Just like each Mint Julep I’ve enjoyed ever since, some have been successfully made and others much less so.  It’s very easy to destroy a Mint Julep. Use the wrong glass, or slimy mint, or terrible ice – or even lousy bourbon. And it’s destroyed!

Just don’t do it!

It’s important to understand the unique flavor profile of Four Roses Single Barrel Bourbon before we get too far off the track of understanding why I chose it for this cocktail.

Photo by Warren Bobrow.

Photo by Warren Bobrow.

My tasting notes are as follows:

Deeply spicy cinnamon stick nose gives way to toasty, buttered, hand ground grits rough across your tongue. The brooding alcohol is unmistakable and it teaches you to slow down when sipping this revered whiskey. The midrange is all at once toasted walnuts and wildflower honeycomb – raw honey at that! The toasty-pepper element comes into play nearly immediately with a minutes long finish that speaks of time in the cask. Four Roses Single Barrel Bourbon when woven into a Mint Julep is a fantasy drink for me, because once my own bottle is gone, it’s gone! There are only so many bottles that come out of a barrel of bourbon. Each barrel has its own distinction in flavor and character.  Each sip is something different, a history lesson in each metered sip.
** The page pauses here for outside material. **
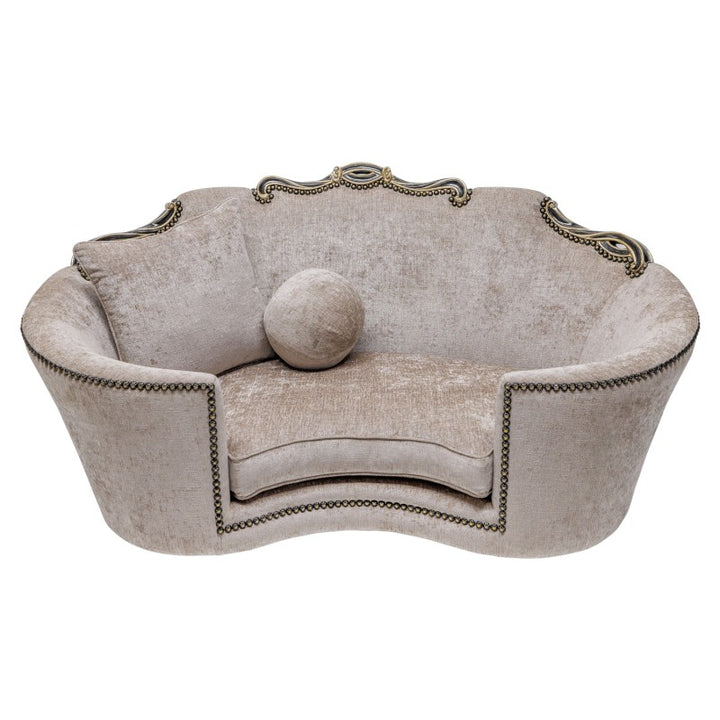 Versailles Dog Bed - Large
Each bottle is made with care and love.

Photo by Warren Bobrow

Photo by Warren Bobrow

The Classic Mint Julep

Serves one.  Make one for your friend and then one for yourself – Mind your manners!

Ingredients:

  • 3 oz. Four Roses Single Barrel Bourbon
  • Several Mint Leaves (I use the Kentucky Colonel variety), plus a nice washed sprig for your garnish
  • 2 teaspoons “Sugar in the Raw”
  • Really great ice crushed in a Lewis Bag. I filter my water for ice through a Mavea “Inspired Water” pitcher
  • That perfectly polished, sterling silver Julep cup that belonged to your favorite grandpappy.

Preparation:

Pick through the mint and wash it carefully drying each leaf.

Place about a tablespoon of them in your sterling silver cup.

Add 1 teaspoon of the sugar in the raw.

Muddle with the sugar just to release the oils use a wooden spoon.. NEVER use metal on silver!

Add a bit of your ice.

Then a bit of the Four Roses Single Barrel Bourbon.

Then add a bit more ice.

Then a bit more sugar.

Then a bit more bourbon stirring gently all the while frosting up your cup in a most extraordinary manner.   Keep stirring until the cup is white with frost and your lip sticks to the cup when tasted!

Garnish with a sprig of mint.

Drink to the history of Four Roses Bourbon. It’s gorgeous stuff!

I’ll rue the day that you serve this drink in a go cup!